> Exercise objective
Retype the positional-criteria excerpt word for word, starting at "A major risk" and ending at "cancer-related gene of the genome.".

> Page extract
********

5.2.1. Positional CriteriaIn certain embodiments, the methods disclosed herein for identifying an GSH comprise: screening a plurality of loci within a genome, evaluating the position of the loci, and identifying a locus as an GSH if the locus meets the positional criteria disclosed herein.
In certain embodiments, the positional criteria include selecting a locus that is located in an extragenic region, thus avoiding disrupting at least one endogenous gene. In certain embodiments, a locus that is located in an extragenic region includes a locus that is not located in close proximity from the 5′ end of each gene of the genome. In certain embodiments, a locus that is not located in close proximity from the 5′ end of each gene of the genome includes a locus that is located at a distance of at least about 50 kb, at least about 60 kb, at least about 70 kb, at least about 80 kb, at least about 90 kb, or at least about 100 kb from the 5′ end of each gene of the genome. In certain embodiments, a locus that is not located in close proximity from the 5′ end of each gene of the genome includes a locus that is located at a distance of more than about 50 kb from the 5′ end of each gene of the genome.
In certain embodiments, selecting a locus that is located in an extragenic region further includes selecting a locus that is located outside of each non-coding RNA region of the genome. In certain embodiments, a non-coding RNA (ncRNA) is a functional RNA molecule that is transcribed from DNA but not translated into proteins. Non-limiting examples of ncRNAs include microRNAs (miRNAs), small interference RNAs (siRNAs), PIWI-interacting RNAs (piRNAs), long non-coding RNAs (lncRNAs), Mt_rRNA, Mt_tRNA, misc.RNA, rRNA, scRNA, snRNA, snoRNA, ribozyme, sRNA, and scaRNA.
In certain embodiments, selecting a locus that is located in an extragenic region further includes selecting a locus that is not located in close proximity from each miRNA gene of the genome. In certain embodiments, a locus that is not located in close proximity from each miRNA includes a locus that is located at a distance of at least about 300 kb, at least about 320 kb, more than about 350 kb, more than about 380 kb, or more than about 400 kb from each miRNA gene of the genome.
In certain embodiments, a locus that is not located in close proximity from each miRNA includes a locus that is located at a distance of more than about 300 kb from each miRNA gene of the genome.
A major risk posed by transgene integration is that of malignant transformation, in which transgene integration may activate expression of an oncogene, and thus may cause or facilitate cancer. In certain embodiments, the positional criteria further include selecting a locus that is not located in proximity to at least one cancer-related gene. In certain embodiments, a locus that is not located in proximity to a cancer-related gene includes a locus that is located at least about 300 kb, at least about 350 kb, at least about 400 kb, at least about 450 kb, at least about 500 kb, at least about 550 kb, at least about 600 kb, at least about 650 kb, or at least about 700 kb from each cancer-related gene of the genome.
In certain embodiments, cancer-related genes include oncogenes or any genes that are known to play a role in cancer initiation, growth, metastasis, or any aspects of cancer in humans or non-humans.
In certain embodiments, the positional criteria further include selecting a locus that is located outside transcription units, to avoid disruption of the expression of at least one endogenous coding gene. In certain embodiments, the methods disclosed herein comprise selecting a locus that is located outside each gene transcription unit of the genome. A transcription unit refers to a segment of DNA that is transcribed into an RNA molecule. In certain embodiments, the transcription unit includes at least one gene. In certain embodiments, the transcription unit includes at least two genes.

********

> Record extracts
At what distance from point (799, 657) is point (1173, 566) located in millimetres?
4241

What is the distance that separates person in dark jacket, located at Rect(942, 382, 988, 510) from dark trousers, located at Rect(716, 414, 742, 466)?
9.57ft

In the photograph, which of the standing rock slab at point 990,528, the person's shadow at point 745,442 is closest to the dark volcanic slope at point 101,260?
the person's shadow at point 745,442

********

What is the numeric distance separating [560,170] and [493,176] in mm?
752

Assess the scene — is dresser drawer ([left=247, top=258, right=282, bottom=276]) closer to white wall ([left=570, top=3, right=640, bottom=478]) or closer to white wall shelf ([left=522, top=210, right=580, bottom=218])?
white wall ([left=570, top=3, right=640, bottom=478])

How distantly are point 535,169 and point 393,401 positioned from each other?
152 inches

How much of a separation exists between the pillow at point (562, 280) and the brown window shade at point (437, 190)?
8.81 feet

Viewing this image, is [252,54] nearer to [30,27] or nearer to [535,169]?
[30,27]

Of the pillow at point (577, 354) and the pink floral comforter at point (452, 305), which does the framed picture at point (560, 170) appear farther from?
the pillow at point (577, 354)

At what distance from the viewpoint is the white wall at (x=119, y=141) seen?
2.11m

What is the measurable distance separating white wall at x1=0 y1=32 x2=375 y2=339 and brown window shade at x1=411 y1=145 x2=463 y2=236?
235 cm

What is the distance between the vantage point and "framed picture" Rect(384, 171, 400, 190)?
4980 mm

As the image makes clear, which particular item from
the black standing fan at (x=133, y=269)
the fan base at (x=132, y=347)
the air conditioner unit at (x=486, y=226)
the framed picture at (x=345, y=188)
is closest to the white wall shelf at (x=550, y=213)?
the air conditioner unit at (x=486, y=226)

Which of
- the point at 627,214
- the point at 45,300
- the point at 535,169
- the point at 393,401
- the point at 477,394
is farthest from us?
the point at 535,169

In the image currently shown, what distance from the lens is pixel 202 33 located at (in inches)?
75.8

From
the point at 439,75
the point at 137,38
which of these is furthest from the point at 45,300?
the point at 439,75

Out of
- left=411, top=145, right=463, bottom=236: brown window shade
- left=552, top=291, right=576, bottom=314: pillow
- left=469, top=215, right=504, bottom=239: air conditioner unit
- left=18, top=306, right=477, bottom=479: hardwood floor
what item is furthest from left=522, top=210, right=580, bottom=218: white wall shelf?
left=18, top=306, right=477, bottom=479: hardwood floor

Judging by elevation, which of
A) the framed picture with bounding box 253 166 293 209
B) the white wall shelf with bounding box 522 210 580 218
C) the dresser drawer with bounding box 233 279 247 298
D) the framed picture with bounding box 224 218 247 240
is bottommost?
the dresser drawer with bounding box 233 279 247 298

********

> Answer for this exercise
A major risk posed by transgene integration is that of malignant transformation, in which transgene integration may activate expression of an oncogene, and thus may cause or facilitate cancer. In certain embodiments, the positional criteria further include selecting a locus that is not located in proximity to at least one cancer-related gene. In certain embodiments, a locus that is not located in proximity to a cancer-related gene includes a locus that is located at least about 300 kb, at least about 350 kb, at least about 400 kb, at least about 450 kb, at least about 500 kb, at least about 550 kb, at least about 600 kb, at least about 650 kb, or at least about 700 kb from each cancer-related gene of the genome.